Yep, you are right there. It's just the guys that hear one word about people ice fishing lake erie, then they go with no safety equipment or never even been on the ice before with someone that knows what they are doing. That's what scares me and that's where accidents happen....


----------



## fishingful (Apr 5, 2004)

Carpman said:


> Yep, you are right there. It's just the guys that hear one word about people ice fishing lake erie, then they go with no safety equipment or never even been on the ice before with someone that knows what they are doing. That's what scares me and that's where accidents happen....

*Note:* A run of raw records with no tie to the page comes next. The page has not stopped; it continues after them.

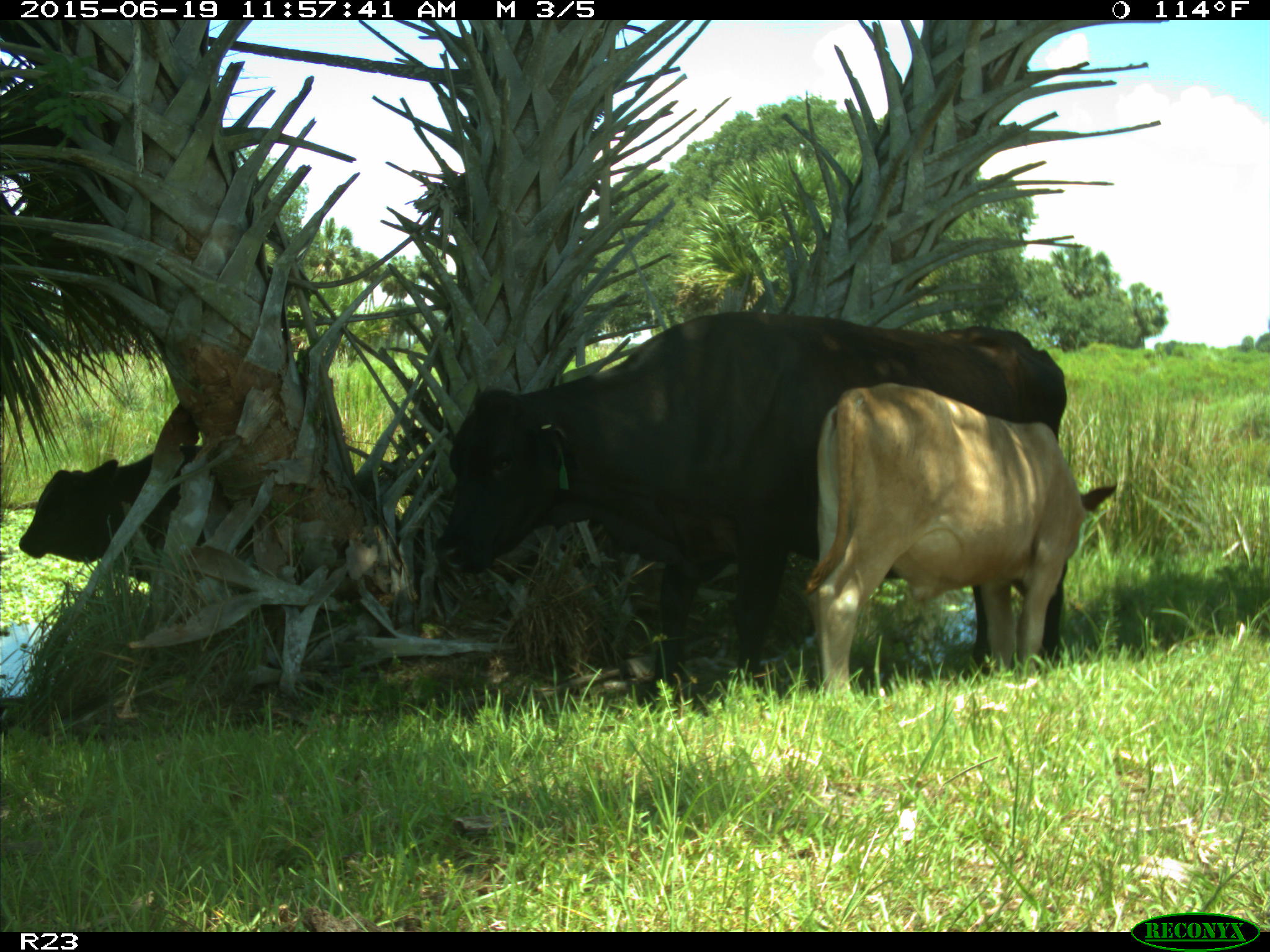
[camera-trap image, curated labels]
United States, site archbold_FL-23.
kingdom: Animalia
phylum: Chordata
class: Mammalia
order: Artiodactyla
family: Bovidae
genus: Bos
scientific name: Bos taurus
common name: domestic cow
Bos taurus (domestic cow).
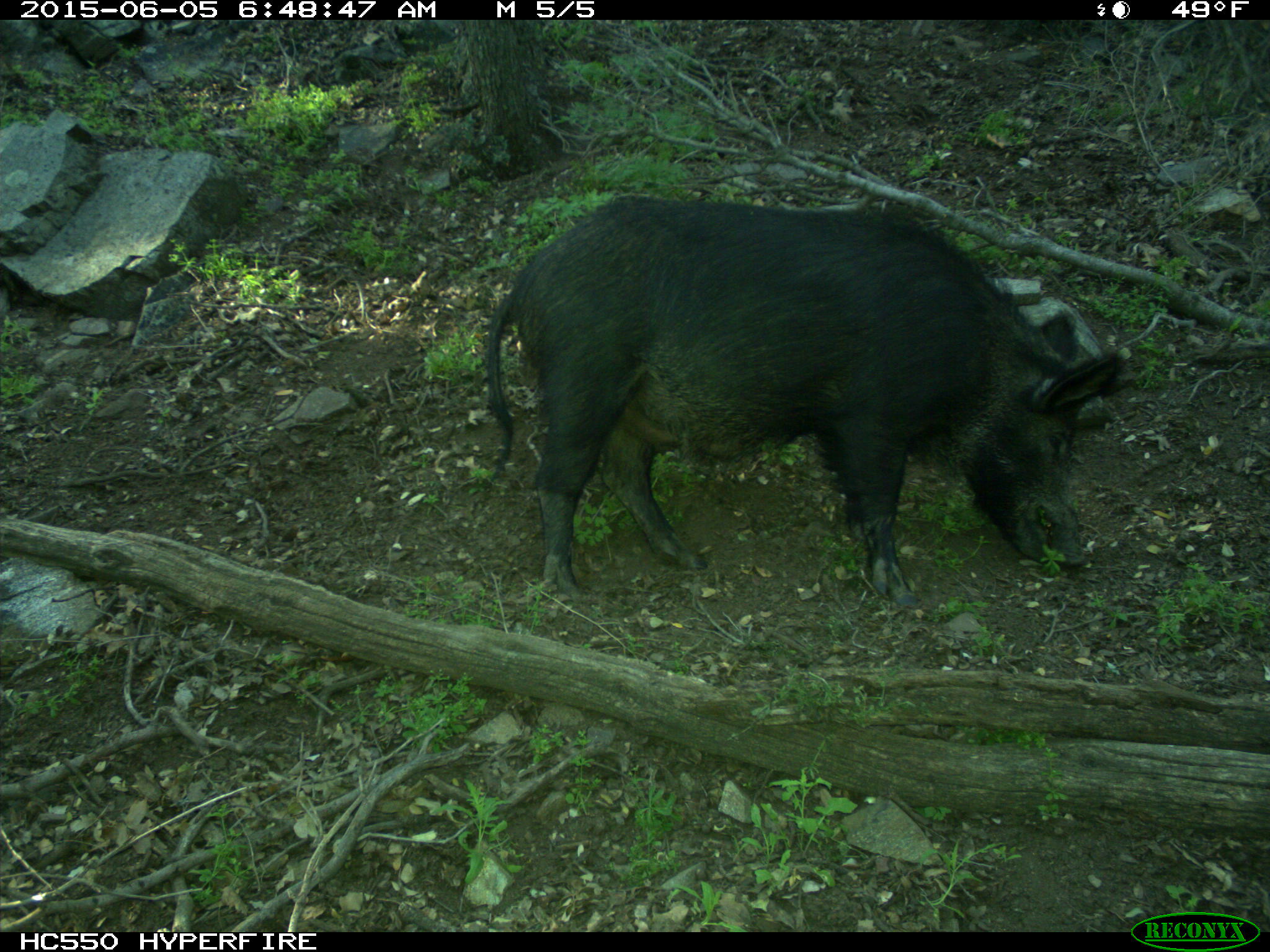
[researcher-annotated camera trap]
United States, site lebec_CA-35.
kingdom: Animalia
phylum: Chordata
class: Mammalia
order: Artiodactyla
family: Suidae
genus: Sus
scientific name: Sus scrofa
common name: wild boar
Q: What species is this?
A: Sus scrofa (wild boar).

they are the same guys that get pulled out of the mamuee river during the spring run because their 12 footer with 3 people fliped in flood stage water

there are jerks where ever you go.


----------



## roger23 (Mar 7, 2007)

I have fished it since I was a kid in the early 1950'S,I did miss 8 years 1962 to 1970 good old uncle Sam,I just keep to myself and fish where I want,The thing I can't stand is some do good-er telling me the Ice is not safe,I will decide for my self,,I have been run off the Ice several times by the Coast Guard,I understand they are doing there job,,but I will decide,,,

with all the worry about the ice fisherman,that make their own decisions,,what about the Men and Women serving our country being put in harms way,lets worry about them,,,Iam sure all of us that have been in combat, would have much rather took a chance on the ice on Erie,,that walk point,,

opinions are like ass holes and everyone has one ,,and that is mine


----------